Task statement: Beginning with the line where "How large is" appears, restate the lines word for word through the last one in the listing.

◆ ◆ ◆ ◆ ◆

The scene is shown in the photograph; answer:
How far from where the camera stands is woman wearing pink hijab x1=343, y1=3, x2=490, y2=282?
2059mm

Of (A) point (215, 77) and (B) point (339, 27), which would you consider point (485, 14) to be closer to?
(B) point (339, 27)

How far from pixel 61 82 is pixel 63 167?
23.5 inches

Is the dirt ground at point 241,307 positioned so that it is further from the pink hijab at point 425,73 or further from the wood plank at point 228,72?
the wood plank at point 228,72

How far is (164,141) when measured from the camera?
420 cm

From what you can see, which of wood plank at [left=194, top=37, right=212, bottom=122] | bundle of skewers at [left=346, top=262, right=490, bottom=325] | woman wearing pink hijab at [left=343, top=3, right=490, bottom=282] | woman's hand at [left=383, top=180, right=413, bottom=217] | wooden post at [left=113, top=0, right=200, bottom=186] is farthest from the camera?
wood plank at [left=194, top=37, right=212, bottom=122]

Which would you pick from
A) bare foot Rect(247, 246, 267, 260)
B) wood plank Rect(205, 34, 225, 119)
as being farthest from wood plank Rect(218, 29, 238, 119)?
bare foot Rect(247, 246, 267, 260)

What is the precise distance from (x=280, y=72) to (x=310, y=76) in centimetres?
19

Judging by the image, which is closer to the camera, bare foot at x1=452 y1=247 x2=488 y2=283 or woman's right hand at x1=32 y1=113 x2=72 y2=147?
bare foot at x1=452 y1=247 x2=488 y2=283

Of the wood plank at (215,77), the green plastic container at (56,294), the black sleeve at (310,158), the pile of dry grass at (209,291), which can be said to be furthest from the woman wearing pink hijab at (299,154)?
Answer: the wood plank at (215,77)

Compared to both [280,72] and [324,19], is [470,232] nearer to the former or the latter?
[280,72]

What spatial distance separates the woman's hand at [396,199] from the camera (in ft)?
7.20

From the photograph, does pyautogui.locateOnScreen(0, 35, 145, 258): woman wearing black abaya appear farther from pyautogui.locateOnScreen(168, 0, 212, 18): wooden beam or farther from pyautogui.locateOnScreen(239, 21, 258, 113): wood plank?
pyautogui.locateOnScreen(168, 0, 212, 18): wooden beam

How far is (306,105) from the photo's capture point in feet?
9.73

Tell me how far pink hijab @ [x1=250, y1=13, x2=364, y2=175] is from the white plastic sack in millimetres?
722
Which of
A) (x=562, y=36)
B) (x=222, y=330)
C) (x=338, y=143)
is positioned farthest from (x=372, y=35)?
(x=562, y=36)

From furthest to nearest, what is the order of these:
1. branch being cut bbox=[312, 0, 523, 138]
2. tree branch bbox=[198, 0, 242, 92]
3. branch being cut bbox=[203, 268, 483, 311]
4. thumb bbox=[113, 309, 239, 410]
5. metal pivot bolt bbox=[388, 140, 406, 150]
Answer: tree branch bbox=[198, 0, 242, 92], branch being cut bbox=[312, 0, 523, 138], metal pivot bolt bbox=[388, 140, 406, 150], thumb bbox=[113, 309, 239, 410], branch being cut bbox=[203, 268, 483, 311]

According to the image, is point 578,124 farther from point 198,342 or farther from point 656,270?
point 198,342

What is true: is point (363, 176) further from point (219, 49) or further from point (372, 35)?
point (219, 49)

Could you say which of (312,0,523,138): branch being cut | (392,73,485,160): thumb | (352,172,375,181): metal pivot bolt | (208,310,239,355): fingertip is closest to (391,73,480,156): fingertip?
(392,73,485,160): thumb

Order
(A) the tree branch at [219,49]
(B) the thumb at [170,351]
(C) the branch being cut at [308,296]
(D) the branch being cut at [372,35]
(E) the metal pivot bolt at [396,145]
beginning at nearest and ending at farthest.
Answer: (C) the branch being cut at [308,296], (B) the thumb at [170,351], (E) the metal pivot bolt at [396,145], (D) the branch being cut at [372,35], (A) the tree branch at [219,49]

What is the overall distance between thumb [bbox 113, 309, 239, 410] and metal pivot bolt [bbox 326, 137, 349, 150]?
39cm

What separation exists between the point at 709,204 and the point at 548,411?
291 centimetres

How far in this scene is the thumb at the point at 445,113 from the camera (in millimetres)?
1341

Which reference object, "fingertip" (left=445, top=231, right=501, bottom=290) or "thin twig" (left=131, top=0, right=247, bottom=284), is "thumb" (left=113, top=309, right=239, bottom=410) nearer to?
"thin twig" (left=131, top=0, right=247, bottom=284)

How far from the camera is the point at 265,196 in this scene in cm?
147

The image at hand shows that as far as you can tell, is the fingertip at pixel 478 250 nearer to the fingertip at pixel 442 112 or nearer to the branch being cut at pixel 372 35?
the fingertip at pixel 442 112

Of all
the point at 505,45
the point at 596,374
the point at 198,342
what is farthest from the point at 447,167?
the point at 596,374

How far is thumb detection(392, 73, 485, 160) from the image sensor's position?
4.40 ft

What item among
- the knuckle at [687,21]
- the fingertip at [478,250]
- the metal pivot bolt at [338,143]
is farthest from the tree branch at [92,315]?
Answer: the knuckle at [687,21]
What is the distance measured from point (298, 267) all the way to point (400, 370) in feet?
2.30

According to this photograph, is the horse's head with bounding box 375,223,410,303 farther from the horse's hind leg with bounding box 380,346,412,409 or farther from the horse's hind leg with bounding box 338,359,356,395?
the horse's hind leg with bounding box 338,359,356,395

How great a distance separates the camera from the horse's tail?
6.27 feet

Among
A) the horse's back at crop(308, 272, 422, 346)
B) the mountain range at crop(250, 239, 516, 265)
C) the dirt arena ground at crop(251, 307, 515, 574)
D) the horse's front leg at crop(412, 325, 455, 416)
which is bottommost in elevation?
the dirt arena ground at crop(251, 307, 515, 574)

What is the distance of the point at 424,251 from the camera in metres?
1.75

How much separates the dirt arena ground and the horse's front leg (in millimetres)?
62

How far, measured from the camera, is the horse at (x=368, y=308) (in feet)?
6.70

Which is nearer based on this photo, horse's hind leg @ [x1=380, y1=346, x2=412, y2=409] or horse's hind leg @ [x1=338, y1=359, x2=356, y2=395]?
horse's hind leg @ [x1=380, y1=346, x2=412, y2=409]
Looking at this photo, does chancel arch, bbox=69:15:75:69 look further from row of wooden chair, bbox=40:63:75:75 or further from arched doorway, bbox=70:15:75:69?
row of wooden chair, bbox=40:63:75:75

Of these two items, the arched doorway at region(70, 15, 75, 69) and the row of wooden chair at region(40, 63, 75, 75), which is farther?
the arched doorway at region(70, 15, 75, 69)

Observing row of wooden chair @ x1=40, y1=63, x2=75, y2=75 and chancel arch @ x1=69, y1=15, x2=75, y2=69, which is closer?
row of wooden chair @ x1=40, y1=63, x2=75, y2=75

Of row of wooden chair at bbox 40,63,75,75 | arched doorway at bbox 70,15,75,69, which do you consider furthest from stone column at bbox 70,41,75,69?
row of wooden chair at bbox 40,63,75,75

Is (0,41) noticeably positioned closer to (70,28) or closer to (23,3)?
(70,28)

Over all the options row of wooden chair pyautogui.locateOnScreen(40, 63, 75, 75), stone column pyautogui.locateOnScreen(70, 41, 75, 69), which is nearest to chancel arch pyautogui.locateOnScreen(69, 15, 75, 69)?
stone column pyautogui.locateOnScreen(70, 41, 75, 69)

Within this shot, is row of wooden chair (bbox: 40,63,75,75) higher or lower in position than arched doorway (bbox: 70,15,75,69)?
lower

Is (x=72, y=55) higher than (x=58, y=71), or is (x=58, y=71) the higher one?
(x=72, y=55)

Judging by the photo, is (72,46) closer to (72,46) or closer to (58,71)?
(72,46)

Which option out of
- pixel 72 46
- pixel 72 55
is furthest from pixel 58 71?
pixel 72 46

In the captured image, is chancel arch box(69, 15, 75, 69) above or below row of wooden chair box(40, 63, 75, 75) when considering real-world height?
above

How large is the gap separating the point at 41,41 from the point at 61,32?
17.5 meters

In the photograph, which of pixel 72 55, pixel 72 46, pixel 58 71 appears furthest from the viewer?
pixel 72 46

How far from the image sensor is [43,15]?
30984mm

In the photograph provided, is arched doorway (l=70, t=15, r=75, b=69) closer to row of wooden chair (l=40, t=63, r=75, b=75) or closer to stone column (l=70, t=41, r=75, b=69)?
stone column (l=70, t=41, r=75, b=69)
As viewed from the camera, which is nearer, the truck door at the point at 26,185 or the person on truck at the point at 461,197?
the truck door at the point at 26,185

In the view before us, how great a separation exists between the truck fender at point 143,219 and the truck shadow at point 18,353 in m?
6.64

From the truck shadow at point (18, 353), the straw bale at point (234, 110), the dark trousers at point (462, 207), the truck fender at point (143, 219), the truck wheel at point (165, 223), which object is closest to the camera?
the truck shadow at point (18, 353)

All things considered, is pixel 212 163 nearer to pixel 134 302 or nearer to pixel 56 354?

◆ ◆ ◆ ◆ ◆

Solution for this problem:
How large is the gap separating the point at 41,41 from the point at 61,32?
17.5 meters

In the photograph, which of pixel 72 55, pixel 72 46, pixel 58 71 appears furthest from the viewer?
pixel 72 46

How far from the image sensor is [43,15]?
30984mm

In the photograph provided, is arched doorway (l=70, t=15, r=75, b=69) closer to row of wooden chair (l=40, t=63, r=75, b=75) or closer to stone column (l=70, t=41, r=75, b=69)?
stone column (l=70, t=41, r=75, b=69)
As viewed from the camera, which is nearer, the truck door at the point at 26,185 or the person on truck at the point at 461,197?
the truck door at the point at 26,185

In the view before us, how great a separation exists between the truck fender at point 143,219 and the truck shadow at point 18,353 in m?
6.64

From the truck shadow at point (18, 353), the straw bale at point (234, 110), the dark trousers at point (462, 207), the truck fender at point (143, 219), the truck wheel at point (165, 223), which object is closest to the camera?
the truck shadow at point (18, 353)

All things considered, is pixel 212 163 nearer to pixel 134 302 or nearer to pixel 56 354?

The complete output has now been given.